DLP Technology starts with a small imaging chip with millions of tiny mirrors that make a picture amazing.
DLP is based on a special chip developed by Dr. Larry Hornbeck of Texas Instruments in 1987. The chip is used in most conference room projector systems. Often viewed as “the world’s most sophisticated light switch,” it is made of a rectangular array of more than 2 million hinge-mounted microscopic mirrors. Each of these micromirrors measures less than one-fifth the width of a human hair. Combined with advanced electronics, the chip is said to produce images and video that have “redefined picture quality.”
DLP can even be used to project color, primarily used in cinema and large display applications. Such applications use a three-chip system. The white light generated by the lamp passes through a prism that divides it into red, green and blue. Each DLP chip is identified for each of these three colors; the colored light that the micromirrors reflect is then combined and passed through the projection lens to form an image.
Light from the DLP system’s light source hits the entire chip. Each mirror can be viewed as an On or Off “pixel.” If a mirror is pointed in one direction with the light, then that mirror is “On.” If the mirror is pointed away from the light, then it is “Off.” The “Off” light will not hit the build area but will hit a light absorber. Each mirror can be switched on and off several thousand times per second. The number of mirrors determines the build area as well as the resolution.
The envisionTEC and Z Corp rapid prototyping systems use a modified version of this chip, with some of the modifications being proprietary. These systems use the highest resolution DLP chip available; 1920 by 1200 total pixels, which is twice the resolution of a standard HDTV.

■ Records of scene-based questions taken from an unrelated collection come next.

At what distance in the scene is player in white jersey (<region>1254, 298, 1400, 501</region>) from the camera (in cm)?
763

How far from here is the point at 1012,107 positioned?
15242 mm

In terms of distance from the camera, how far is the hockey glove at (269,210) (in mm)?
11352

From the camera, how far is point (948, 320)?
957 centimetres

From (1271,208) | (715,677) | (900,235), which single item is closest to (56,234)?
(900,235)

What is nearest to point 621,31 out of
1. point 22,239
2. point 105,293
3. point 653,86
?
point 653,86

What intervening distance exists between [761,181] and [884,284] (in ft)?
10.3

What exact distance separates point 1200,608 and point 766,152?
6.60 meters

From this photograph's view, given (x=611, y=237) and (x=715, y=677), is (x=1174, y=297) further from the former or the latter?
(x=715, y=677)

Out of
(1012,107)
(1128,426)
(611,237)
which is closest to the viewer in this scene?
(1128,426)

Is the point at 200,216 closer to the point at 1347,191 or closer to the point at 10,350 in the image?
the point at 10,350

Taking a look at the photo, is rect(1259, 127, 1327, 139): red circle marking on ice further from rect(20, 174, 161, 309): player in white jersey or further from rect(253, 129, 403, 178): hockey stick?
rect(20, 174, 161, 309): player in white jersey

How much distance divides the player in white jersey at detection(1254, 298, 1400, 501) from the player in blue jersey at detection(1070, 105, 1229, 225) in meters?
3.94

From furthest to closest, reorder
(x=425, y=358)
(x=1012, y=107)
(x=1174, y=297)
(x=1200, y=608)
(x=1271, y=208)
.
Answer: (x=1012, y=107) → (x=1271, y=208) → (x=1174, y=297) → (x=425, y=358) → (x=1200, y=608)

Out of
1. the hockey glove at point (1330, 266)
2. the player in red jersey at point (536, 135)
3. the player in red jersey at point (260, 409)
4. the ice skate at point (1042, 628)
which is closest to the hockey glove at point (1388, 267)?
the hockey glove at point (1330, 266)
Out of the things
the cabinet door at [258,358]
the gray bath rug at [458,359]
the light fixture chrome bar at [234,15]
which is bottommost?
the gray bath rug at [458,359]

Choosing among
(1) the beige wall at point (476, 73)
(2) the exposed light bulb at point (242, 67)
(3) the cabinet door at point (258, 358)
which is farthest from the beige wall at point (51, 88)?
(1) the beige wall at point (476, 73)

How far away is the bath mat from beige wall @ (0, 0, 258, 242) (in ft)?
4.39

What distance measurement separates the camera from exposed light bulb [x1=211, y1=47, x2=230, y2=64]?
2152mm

As Joe Titlow, Director of Product Management noted, “Our focus was not on the image clarity the chip delivers. The modifications we were interested in involved getting as much energy as possible, as accurately and purely as possible, from its source into the build area.”
The build size of the ZBuilder is 10.2 x 6.3 x 7.5 in. (260 x 160 x 190 mm). According to Z Corp., this printer is competitive with stereolithography, FDM, and photopolymer-jetting technologies, offering comparable quality in part accuracy, resolution, and material properties but at one-third the price. Compared with low-end FDM systems, it shares a similar price point but delivers true plastic parts with surface finish that rivals injection molding.
The chip’s mirrors focus the energy of the UV light source to cure in one step. Because of this exposure, the equipment only needs to move in the Z direction. Thus, it can expose a number of parts simultaneously, as opposed to a laser beam tracing parts on a build tray individually. The simultaneous exposure makes DLP based systems about two to five times faster than SLA equipment.
When it comes to materials, lasers have higher energy density so they can be used with more materials. With DLP, the main material is a resin with ABS like performance. According to Titlow, other materials will be coming later, including the possibilities of clear resins and casting waxes.
Parts made from the liquid photo-polymer mimic injection molding on accuracy, material properties, detail, and surface finish. The parts do not display a stair-stepping effect common with layer-build 3D printing. In addition, these DPL systems give you precise control over each volumetric pixel, or voxel.